家と家の間が適度に離れていることで延焼のリスクも低くなります。
防犯
道幅が広く、見通しがよくなることで防犯にも繋がります。
デメリット
セットバック分の費用も支払う
要セットバックの土地を購入する際は、建築物を建てられない敷地も含めて購入しなくてはなりません。さらに、大手のポータルサイトなどであっても物件情報にセットバックが必要であることが記載されていない場合があるため購入を検討する際は土地の詳細についてよく確認することが必要です。
しかし、公衆用道路に面するセットバック分の敷地は固定資産税・都市計画税は非課税になるなど各自治体によって減免措置がとられています。減免を受けるには申請や立ち合いでの確認が必要である場合があるため、各自治体のホームページや窓口で確認をしましょう。
セットバック部分の土地は私的に使えず、門や塀も建てられない
建物を建てられないなら塀や門を建てたり花壇にしたりしてもいいか、というと、もちろんそれらも許されません。
個人の土地を公共の道路として使う規制のため、セットバックした敷地は私用に使ってはならないのです。
注意点
容積率や建蔽率を計算するときに、敷地面積から除外する
容積率や建蔽率とは敷地に対してどの程度建物が占めているかを示す値です。建築基準法によって容積率、建蔽率の上限を定めることで敷地に対して建物の大きさを制限し、周辺の日射や風通しを確保しているのです。
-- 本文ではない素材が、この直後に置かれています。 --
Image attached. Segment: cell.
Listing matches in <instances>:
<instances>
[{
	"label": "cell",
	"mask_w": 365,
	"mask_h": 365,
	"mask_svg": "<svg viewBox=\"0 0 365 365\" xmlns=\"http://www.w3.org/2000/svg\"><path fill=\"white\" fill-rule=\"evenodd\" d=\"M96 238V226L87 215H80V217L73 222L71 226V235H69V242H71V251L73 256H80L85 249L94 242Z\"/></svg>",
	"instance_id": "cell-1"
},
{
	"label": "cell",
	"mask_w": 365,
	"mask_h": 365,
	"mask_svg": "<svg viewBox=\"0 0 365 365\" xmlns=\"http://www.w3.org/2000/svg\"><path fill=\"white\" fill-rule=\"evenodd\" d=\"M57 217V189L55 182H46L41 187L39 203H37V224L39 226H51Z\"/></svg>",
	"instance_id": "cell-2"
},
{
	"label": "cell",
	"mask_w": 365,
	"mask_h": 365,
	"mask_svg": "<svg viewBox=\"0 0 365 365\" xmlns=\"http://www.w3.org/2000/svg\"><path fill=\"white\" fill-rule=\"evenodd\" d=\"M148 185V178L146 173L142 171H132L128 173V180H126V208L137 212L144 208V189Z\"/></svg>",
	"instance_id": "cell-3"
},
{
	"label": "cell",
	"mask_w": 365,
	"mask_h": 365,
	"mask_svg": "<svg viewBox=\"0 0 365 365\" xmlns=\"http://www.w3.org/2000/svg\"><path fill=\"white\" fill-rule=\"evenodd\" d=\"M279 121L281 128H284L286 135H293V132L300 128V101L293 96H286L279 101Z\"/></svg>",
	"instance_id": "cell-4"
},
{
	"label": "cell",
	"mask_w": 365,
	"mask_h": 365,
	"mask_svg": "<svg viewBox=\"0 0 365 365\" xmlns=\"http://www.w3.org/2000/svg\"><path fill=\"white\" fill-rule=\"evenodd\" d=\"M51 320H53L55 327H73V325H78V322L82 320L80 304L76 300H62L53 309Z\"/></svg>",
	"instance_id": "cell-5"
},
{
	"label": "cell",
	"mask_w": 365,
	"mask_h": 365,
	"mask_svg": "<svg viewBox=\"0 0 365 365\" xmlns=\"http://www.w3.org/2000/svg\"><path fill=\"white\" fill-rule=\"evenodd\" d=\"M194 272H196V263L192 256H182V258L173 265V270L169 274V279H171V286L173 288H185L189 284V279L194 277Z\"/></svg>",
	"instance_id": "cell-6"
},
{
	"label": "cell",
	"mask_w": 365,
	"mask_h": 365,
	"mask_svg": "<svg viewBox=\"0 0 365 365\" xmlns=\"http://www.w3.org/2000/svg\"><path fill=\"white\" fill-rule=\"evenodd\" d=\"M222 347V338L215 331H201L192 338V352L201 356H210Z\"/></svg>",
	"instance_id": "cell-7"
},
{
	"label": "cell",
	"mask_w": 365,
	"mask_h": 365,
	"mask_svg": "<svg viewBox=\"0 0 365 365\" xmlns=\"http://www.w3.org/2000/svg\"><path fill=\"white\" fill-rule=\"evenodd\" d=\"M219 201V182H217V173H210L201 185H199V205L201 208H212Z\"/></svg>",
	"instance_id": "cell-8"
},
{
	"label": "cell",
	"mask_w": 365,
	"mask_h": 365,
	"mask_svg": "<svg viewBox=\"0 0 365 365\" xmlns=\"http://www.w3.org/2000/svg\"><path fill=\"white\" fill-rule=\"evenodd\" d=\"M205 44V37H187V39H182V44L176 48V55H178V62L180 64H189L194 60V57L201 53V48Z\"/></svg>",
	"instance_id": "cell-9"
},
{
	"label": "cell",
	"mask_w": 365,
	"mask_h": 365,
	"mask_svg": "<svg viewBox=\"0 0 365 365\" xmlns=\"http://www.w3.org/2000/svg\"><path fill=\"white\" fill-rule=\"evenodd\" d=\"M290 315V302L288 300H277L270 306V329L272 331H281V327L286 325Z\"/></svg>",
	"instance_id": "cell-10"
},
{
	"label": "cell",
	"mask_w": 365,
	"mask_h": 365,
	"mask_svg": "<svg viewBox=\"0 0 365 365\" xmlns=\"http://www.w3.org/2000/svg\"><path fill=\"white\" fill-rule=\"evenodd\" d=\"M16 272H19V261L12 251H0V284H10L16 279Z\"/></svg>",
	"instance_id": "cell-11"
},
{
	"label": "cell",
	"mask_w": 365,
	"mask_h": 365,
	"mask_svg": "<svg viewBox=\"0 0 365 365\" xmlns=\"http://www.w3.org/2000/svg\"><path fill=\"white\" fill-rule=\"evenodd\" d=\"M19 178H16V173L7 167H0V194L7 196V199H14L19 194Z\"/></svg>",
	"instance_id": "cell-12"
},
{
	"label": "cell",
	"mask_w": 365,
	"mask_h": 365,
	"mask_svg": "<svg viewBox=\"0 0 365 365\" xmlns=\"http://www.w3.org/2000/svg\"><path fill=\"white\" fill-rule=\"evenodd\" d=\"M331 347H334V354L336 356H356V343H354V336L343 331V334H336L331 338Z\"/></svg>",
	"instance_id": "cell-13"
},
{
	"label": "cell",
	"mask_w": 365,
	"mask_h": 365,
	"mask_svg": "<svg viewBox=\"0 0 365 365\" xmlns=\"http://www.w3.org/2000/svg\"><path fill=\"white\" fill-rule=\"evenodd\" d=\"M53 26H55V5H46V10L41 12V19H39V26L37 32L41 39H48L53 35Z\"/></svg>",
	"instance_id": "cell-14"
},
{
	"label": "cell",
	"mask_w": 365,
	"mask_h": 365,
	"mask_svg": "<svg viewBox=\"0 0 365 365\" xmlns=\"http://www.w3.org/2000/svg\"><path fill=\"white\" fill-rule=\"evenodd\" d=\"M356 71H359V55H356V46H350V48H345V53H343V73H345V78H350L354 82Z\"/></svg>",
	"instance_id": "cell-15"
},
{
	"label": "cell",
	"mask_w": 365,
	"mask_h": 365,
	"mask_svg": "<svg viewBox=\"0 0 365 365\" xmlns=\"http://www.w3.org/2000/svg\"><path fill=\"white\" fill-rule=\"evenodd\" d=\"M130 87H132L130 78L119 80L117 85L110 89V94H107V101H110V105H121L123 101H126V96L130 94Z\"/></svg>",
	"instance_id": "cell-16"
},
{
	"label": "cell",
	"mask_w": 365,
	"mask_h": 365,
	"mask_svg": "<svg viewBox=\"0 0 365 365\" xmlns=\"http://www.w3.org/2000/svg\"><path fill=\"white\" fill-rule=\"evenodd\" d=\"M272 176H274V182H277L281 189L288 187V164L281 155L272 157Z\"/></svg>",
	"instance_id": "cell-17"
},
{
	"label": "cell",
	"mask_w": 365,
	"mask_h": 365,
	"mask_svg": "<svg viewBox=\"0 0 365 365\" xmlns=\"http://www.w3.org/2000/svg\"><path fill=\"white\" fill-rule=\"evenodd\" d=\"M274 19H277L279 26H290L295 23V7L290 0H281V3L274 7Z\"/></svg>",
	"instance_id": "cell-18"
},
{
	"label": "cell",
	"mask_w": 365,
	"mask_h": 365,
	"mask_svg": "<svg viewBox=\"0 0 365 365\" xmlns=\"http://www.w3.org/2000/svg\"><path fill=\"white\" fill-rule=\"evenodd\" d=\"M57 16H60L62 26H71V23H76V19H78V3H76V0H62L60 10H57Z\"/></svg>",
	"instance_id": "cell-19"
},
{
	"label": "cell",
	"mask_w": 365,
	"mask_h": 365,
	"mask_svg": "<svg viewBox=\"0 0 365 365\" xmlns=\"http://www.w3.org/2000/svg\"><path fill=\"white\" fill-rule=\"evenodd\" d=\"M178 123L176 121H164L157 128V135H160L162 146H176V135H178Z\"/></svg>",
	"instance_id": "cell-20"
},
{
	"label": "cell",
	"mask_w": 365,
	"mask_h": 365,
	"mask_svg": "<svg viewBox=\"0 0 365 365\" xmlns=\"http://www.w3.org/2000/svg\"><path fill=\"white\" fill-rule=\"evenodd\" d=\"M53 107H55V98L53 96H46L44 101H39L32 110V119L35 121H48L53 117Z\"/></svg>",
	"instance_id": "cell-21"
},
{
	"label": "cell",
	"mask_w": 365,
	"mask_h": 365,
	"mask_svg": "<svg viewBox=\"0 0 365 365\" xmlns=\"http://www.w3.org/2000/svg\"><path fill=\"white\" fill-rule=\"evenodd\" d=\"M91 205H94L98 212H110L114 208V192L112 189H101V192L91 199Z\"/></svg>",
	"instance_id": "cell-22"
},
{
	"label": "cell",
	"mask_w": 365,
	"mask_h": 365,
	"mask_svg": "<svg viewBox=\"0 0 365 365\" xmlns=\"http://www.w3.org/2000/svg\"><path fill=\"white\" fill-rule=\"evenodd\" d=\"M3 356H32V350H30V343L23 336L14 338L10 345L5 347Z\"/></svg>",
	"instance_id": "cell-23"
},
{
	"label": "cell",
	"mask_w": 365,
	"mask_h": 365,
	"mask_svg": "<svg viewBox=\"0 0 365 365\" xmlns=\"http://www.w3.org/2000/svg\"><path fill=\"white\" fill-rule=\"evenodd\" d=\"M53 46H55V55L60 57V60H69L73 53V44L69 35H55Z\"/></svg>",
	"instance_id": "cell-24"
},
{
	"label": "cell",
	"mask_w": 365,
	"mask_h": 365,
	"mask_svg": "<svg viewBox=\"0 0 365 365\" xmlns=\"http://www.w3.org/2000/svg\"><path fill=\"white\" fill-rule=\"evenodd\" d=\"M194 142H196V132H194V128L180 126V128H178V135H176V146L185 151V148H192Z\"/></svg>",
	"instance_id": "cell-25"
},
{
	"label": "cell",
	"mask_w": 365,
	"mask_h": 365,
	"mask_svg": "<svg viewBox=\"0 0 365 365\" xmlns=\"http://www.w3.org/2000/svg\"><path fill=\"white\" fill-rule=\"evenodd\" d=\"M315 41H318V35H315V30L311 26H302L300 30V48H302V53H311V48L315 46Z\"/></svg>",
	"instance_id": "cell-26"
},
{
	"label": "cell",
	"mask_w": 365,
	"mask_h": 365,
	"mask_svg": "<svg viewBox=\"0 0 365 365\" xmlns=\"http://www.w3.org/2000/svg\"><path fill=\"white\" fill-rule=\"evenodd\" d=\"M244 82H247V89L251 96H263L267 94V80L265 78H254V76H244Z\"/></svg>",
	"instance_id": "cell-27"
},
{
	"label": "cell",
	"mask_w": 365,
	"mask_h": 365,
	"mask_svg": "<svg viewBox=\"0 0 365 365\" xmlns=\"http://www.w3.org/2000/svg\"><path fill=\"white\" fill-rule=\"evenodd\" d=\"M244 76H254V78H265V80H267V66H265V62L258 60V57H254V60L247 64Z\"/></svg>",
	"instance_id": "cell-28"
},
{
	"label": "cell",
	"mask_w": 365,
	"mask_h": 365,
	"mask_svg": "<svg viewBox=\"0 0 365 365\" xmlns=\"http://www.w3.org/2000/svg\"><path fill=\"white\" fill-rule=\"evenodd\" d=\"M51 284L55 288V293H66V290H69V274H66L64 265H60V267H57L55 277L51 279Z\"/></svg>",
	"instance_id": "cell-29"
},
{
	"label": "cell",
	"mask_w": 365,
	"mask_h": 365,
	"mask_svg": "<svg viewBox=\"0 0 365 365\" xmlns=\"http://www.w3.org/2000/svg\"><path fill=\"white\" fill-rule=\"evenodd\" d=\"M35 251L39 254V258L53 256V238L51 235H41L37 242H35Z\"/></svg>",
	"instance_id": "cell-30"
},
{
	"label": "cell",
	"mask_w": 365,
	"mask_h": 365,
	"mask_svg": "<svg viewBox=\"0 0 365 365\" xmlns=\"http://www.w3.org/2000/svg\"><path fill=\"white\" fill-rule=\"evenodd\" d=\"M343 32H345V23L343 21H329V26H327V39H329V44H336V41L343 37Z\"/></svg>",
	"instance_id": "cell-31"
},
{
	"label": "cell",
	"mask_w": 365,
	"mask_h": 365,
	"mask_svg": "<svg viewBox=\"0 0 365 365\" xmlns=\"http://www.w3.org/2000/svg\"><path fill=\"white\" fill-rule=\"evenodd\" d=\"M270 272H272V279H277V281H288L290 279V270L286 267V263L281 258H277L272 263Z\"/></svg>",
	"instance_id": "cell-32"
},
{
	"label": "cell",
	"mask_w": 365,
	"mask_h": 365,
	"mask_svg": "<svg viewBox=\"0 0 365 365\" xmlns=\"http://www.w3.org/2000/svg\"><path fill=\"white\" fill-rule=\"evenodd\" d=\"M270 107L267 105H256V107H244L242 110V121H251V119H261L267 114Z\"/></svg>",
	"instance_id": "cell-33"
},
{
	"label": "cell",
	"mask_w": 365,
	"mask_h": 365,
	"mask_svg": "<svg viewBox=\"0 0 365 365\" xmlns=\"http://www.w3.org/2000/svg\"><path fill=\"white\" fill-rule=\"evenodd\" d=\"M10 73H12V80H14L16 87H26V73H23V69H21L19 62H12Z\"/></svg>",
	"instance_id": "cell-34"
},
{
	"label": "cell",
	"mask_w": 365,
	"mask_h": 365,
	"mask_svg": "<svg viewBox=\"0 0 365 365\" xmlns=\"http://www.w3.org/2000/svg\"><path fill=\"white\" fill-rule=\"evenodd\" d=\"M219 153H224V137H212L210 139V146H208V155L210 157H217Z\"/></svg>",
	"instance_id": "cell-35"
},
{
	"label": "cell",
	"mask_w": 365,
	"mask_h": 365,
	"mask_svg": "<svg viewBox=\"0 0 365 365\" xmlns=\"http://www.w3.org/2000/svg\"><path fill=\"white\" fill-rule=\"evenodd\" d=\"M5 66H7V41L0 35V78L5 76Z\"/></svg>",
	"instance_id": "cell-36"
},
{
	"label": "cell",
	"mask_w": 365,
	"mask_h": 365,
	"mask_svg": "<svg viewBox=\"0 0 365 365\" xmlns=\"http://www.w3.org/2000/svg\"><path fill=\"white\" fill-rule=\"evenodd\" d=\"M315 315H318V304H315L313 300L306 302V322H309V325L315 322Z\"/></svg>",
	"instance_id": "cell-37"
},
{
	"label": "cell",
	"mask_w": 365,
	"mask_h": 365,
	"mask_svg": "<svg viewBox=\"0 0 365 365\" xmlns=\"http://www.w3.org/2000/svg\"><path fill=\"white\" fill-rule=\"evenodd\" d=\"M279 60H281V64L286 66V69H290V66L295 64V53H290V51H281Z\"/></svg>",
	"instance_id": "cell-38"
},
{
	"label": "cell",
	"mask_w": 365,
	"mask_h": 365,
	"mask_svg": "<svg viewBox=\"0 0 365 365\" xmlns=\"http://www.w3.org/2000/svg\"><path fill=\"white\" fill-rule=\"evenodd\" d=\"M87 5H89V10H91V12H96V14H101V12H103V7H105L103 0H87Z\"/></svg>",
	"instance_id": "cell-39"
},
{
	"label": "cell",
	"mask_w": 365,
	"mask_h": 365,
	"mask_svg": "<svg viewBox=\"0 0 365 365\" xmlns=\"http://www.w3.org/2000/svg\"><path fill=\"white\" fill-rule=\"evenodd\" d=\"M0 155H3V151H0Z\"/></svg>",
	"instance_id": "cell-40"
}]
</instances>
接道義務を満たすためのセットバックなのですから、私道負担部分は公共の道路と同じように扱わなければなりません。セットバックを行った敷地を容積率・建蔽率に含めていたら将来違法建築になってしまうため、建築許可がおりず、そもそも建物が建てられません。
セットバックは拒否できない
自分の土地を道路として使用する形になるセットバックに反感を抱く方もいらっしゃるかもしれません。しかし、セットバックを拒否して家を建てることはできません。そもそも建物は市区町村に『建築確認』といって、建築基準法に則った建物であることを申請し建築許可をもらう必要があります。セットバックが必要であるのになされていなければ、建築の許可が与えられないのです。
セットバック部分には駐車できない
セットバックした敷地は建築基準法上の道路として扱われます。そのため、駐車場にして車を駐車することはできません。
「セットバック済」の物件が本当かどうかを調べる
物件の購入を検討する際は、接道義務が守られている土地であるかを確認しましょう。もし、「要セットバック」とある物件であれば、将来建て替えをする際は現状よりも狭い敷地で建てなければならなくなります。
また、現状は建物が建っている敷地であっても接道義務を満たしていなければ将来建て替えができない可能性があり、家が建てられなければ非常に価値の出にくい土地になってしまいます。このように、再建築不可物件ではないかなど他にもチェックすべき箇所があります。
まとめ
いかがだったでしょうか。セットバックという不動産用語から、いくつかの建築基準法の規則が見えてきました。不動産広告にはセットバック(私道負担)の有無、またその面積についても掲載しなければならない規定があります。まずは注意して見てみましょう。
不動産物件はひとつひとつ価格も条件も違い、購入は早いもの勝ちの部分があるため冷静な判断ができなくなってしまうことがあります。不動産会社にしっかりと希望条件を共有し、加えて物件探しを人任せにしすぎず、物件への申し込みの前に詳細をしっかり確認しましょう。思い入れがある分、希望の土地や家を購入した際の喜びは大きくなるのではないでしょうか。